Gapsin Coup

The Gapsin Putsch, also known as Gapsin Revolution, was a 3-day failed coup attempt on December 4, 1884 Korea of the late Joseon Dynasty. The term Gapsin ( 갑신 ) is derived from the annual appointment for the year 1884 in the Chinese 60 -year cycle.

Expiration

After the opening of Japan and the subsequent rapid modernization of the country's Gaehwapa, a group of Korean reformers Kim Ok- gyun and Pak Yeong- hyo attempting to carry out such changes in Korea. To turn off the conservative faction reformabgeneigte the Korean court, they occupied on 4 December 1884, the Royal Palace in Hanseong.

To counter the threat, the Queen Min Chinese troops to quell the ill- planned coup called on the sly.

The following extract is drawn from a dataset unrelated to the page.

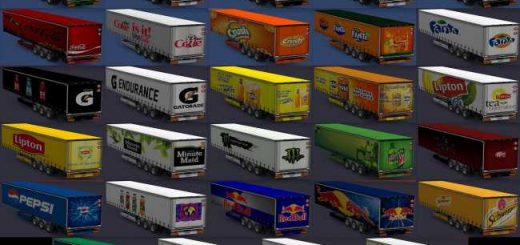 soda-brand-trailers-all-versions_1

After three days succeeded the Yuan Shikai -run, 1,500 men strong Chinese garrison in Hanseong to put down the coup. During the fight the building of the Japanese legation was burned and forty Japanese were killed. Kim Ok- gyun and the other surviving reformers who had relied on the Japanese support only reluctantly granted saw himself forced to flee to Japan into exile.

Follow

The Japanese government demanded an apology and compensation from the Korean government. This led to the Treaty of Hanseong January 9, 1885 in the diplomatic relations between Korea and Japan have been restored and the latter also received 110,000 yen and a new plot of land for the new building of the embassy.

For the reform movement in Korea, the failure of the coup was a fatal setback. Because their leaders were away for a decade of Korean soil and their use of force Japan had discredited as a guiding model for modernization moral.

To reduce tensions on the Korean peninsula between the Chinese empire of the Qing Dynasty and the Japanese Empire, both parties entered into in April 1885 the Treaty of Tientsin.